What Could Break This Thesis
Constellation delay compounds the cash burn problem. The loss of BB7 and any additional launch failures push back the date when SpaceMobile Service revenue can start flowing. The company is losing roughly $250M per quarter on a net basis. Even netting out non-cash items (depreciation, stock compensation, induced conversion expense), the cash consumption is substantial. If the constellation build-out takes materially longer than the current plan implies, the $3.46B liquidity pool shrinks faster than revenue grows to meet it. The $3.0B debt stack is long-dated, but lenders do not simply disappear.
Zero SpaceMobile Service revenue is a critical vulnerability. Every quarter the "SpaceMobile Service revenue recognized" line stays at zero, the gap between the current valuation and fundamental business performance widens. MNO partners need to complete their network integrations; regulators in dozens of markets need to approve spectrum use; subscribers need to actually adopt the service. Each one of those dependencies is a potential stall.
Dilution is structural, not episodic. Q1 2026 alone saw approximately 13 million new Class A shares issued through induced note conversions, ATM (at-the-market) equity sales, and RSU vesting. With $2.225B in convertible notes sitting above the stock as potential future equity, the share count of ~388 million (across all three share classes as of May 7, 2026) is not a ceiling. Every capital raise, note conversion, or equity compensation grant expands the denominator against which future earnings must be spread.
Insurance recovery for BB7 is unknown. The filing explicitly states the company cannot yet quantify insurance proceeds for the lost satellite. If coverage is partial or disputed, the net economic loss from the April 19 failure is larger than the $155M–$160M carrying value figure suggests.
The Bet, Stated Plainly
I want to be direct about what investing in ASTS at this stage actually is. It is a bet that a company with $3.46B in liquidity, $3.02B in debt, zero SpaceMobile Service revenue, and a $1.2B backlog that pays out slowly will successfully deploy enough Block 2 BlueBird satellites — despite setbacks like BB7 — to convert that backlog into recurring revenue before the financial structure becomes untenable.

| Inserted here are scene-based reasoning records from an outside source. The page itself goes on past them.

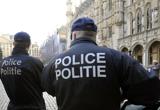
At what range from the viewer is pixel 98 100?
9.42 feet

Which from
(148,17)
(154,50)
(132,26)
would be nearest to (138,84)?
(154,50)

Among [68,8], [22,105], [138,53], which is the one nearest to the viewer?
[22,105]

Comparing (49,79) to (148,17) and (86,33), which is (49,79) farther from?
(148,17)

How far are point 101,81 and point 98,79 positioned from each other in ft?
0.09

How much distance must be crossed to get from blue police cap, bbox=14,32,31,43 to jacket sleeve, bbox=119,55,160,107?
1932 millimetres

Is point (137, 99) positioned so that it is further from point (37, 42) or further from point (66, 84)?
point (37, 42)

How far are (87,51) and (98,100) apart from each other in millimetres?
396

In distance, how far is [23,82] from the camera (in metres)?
4.40

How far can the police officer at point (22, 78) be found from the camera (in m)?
4.35

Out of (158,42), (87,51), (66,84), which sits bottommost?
(66,84)

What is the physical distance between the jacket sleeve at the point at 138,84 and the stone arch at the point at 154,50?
3071 centimetres

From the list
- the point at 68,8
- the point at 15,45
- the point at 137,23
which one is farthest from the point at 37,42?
the point at 15,45

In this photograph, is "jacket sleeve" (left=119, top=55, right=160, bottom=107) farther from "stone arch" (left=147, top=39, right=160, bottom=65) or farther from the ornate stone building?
"stone arch" (left=147, top=39, right=160, bottom=65)

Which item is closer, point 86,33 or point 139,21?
point 86,33
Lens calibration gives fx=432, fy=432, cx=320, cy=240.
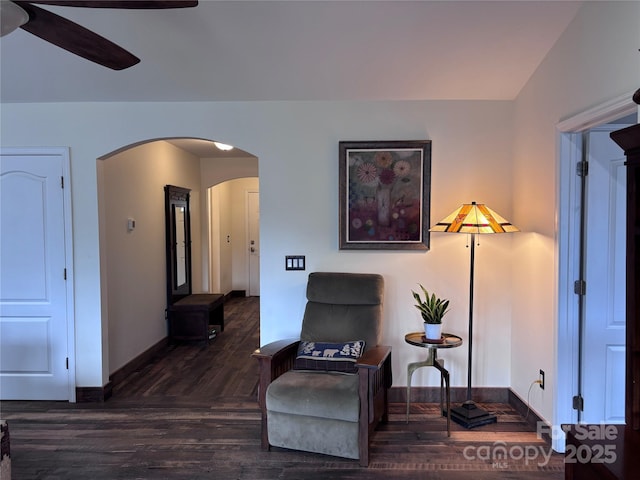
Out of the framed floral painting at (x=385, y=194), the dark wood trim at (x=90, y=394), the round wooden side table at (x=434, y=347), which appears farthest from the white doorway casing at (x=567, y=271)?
the dark wood trim at (x=90, y=394)

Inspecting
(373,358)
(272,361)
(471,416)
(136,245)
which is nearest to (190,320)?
(136,245)

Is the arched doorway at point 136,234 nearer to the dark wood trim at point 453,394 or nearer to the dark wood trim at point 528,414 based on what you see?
the dark wood trim at point 453,394

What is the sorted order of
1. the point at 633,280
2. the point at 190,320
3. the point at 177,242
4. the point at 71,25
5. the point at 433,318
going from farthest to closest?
1. the point at 177,242
2. the point at 190,320
3. the point at 433,318
4. the point at 71,25
5. the point at 633,280

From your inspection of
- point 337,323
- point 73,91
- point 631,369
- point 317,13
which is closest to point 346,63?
point 317,13

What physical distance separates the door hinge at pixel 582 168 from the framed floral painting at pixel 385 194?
1.02 metres

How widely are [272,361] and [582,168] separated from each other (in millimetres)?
2223

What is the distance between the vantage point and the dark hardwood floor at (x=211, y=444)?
2.49 meters

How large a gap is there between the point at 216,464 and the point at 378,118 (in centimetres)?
264

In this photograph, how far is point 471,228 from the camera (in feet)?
9.42

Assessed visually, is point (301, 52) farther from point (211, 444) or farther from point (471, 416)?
point (471, 416)

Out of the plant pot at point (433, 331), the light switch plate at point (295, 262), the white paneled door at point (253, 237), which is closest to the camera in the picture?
the plant pot at point (433, 331)

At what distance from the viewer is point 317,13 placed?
245 centimetres

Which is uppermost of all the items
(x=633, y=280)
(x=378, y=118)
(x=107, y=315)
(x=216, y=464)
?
(x=378, y=118)

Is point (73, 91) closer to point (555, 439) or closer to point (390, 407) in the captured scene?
point (390, 407)
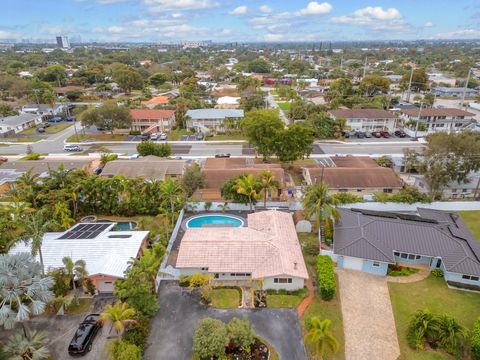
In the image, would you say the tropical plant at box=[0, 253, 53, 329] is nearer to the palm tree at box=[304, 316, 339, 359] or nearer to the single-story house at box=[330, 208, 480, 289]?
the palm tree at box=[304, 316, 339, 359]

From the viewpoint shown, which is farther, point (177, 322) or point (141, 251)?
point (141, 251)

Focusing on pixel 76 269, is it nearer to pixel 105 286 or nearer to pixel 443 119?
pixel 105 286

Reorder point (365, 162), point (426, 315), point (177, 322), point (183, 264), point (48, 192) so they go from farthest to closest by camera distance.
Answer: point (365, 162), point (48, 192), point (183, 264), point (177, 322), point (426, 315)

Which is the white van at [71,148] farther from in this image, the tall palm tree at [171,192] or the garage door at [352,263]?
the garage door at [352,263]

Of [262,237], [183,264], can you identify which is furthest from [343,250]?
[183,264]

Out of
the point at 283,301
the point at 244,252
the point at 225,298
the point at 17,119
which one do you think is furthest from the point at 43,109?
the point at 283,301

The milestones that matter most from here are not quarterly earnings beats. They are: the first recognized dollar of SpaceMobile Service revenue, the next Block 2 launch success, and whether the BB7 replacement timeline allows the company to reach minimum viable constellation size within the existing capital envelope. The first U.S. VoLTE call over satellite was completed with AT&T on July 21, 2025. Bell Canada achieved its first space-based 4G call on October 2, 2025. The technology demonstrably works. The question has always been whether it can scale at the economics required, on the timeline required, with the capital available.
The BB6 satellite sitting in orbit right now — the largest commercial phased array ever deployed in LEO — is proof that the engineering is real. What happens over the next four to six quarters will determine whether the business is too.